Le riserve indiane sono ben rappresentate nei fumetti illustrati di Tex Willer. Sono state lo strumento della estinzione del popolo dei pellerossa d’America e teatro, con essa, di uno dei primi grandi genocidi dell’epoca moderna. Nel linguaggio politico la riserva indiana indica un recinto ininfluente o, addirittura, uno spazio terminale. Nelle scorse settimane anche la campagna umbra ha avuto quella che è potuta apparire una riserva indiana.

A Casa del Diavolo si è svolta la Festa della Sinistra Pd. Alcuni dei suoi maggiori leader hanno sfilato in una rassegna colorata di dignitosa malinconia, affollata da una specie antropologica che è ormai minoranza dentro a quel partito, vituperata dai nuovi arrembanti dirigenti e snobbata da quel dinamico popolo “smart” di avvocati, professionisti e imprenditori che sono il fulcro del nuovo corso renziano.

Eppure questa era la forza, per la maggior parte di derivazione Pci, che ha fondato il Pd e che, fino a poco tempo fa, ne costituiva la maggioranza politica, il cardine organizzativo e che animava tutte le feste del partito. Ora sono costretti a riunirsi in un angolo, forse per preparare una fuga dal partito, più probabilmente per chiedere, dentro di esso, una nuova cittadinanza.

Casa del Diavolo ha uno strano destino. Fu l’ultimo baluardo a Perugia della resistenza contro lo scioglimento del Pci e la roccaforte della nascente Rifondazione comunista; oggi è il territorio franco su cui sembra sventolare l’ultimo dei diritti dei lavoratori, l’art. 18, la cui cancellazione  segnerà emblematicamente la fine dell’epoca dell’emancipazione del lavoro.

A vederli così D’Alema e Bersani, nel ruolo inusitato e scomodo degli oppositori, loro che erano padroni del partito, fa uno strano effetto. E poi sentire un D’Alema,  che ha alle spalle una storia e radici profonde, dileggiato ai limiti dell’insulto da un maramaldo figurino di plastica senza che nessuno lo difenda, è quasi scioccante.

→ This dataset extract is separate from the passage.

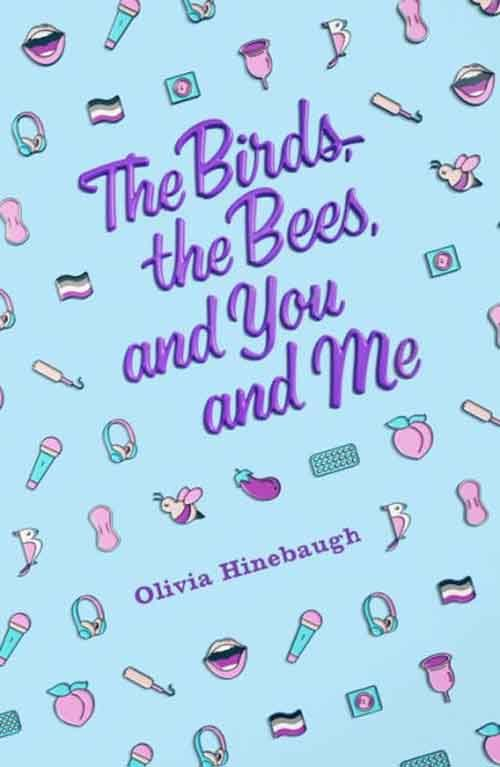 THE BIRDS, THE BEES, AND YOU AND ME by Olivia Hinebaugh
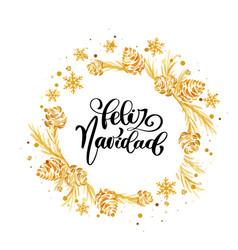Spanish calligraphic text feliz navidad christmas vector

A questo vecchio gruppo si rimprovera di avere “fallito”. C’è qualcosa che non quadra in questa accusa, perché essa dovrebbe essere collegata a una inversione della politica che gli accusati hanno seguito. Paradossalmente invece questa politica viene portata alla sue estreme conseguenze, processando chi l’ha avviata. Un caso per tutti: un tormentone di questi anni contro D’Alema è stato quello di aver cercato l’”inciucio” con Berlusconi. I nuovi dirigenti Pd, con Berlusconi (condannato) ci stanno “riformando” l’Italia.

“Siamo in mano ai democristiani”: questa battuta si può raccogliere spesso. Allude alle origini democristiane di Renzi o, in Umbria, alla forza condizionante di Bocci. Beh, da quando la selezione dei “capi” la fanno le preferenze e la capacità di gestire sistemi di potere, effettivamente tra ex Pci ed ex Dc non c’è partita. Questi ultimi, per effetto della cultura politica dalla quale provengono, sono molto più bravi ed esperti. Per di più, su quel gruppo, lo scioglimento del Pci ha avuto un effetto implosivo ed esplosivo. Quella che sembrava una compagine solida e coesa, si è messa a litigare in modo furibondo. Quando si da per sconfitto un comune ideale e cade con esso una cultura politica, prevalgono e si scatenanorivalità e risentimenti e si consumano “vendette” che prescindono dalla dimensione dei dissensi reali.

Ma, poi, chi è causa del suo mal pianga se stesso. Chi è che ha creato Renzi, o i “Renzi”?! Lo sport preferito di questi decenni degli ex comunisti è stato quello del “nuovo che avanza”. Hanno inseguito e incitato il loro popolo a inseguire acriticamente una presunta modernità che sconfessava, senza fare distinzione, tutto il “credo” della sinistra, hanno attribuito una funzione salvifica alla “americanizzazione” del sistema italiano. Questo substrato di idee ha prodotto l’ascesa del nuovo corso renziano. E quell’onda politica che li ha confinati nella ridotta indiana.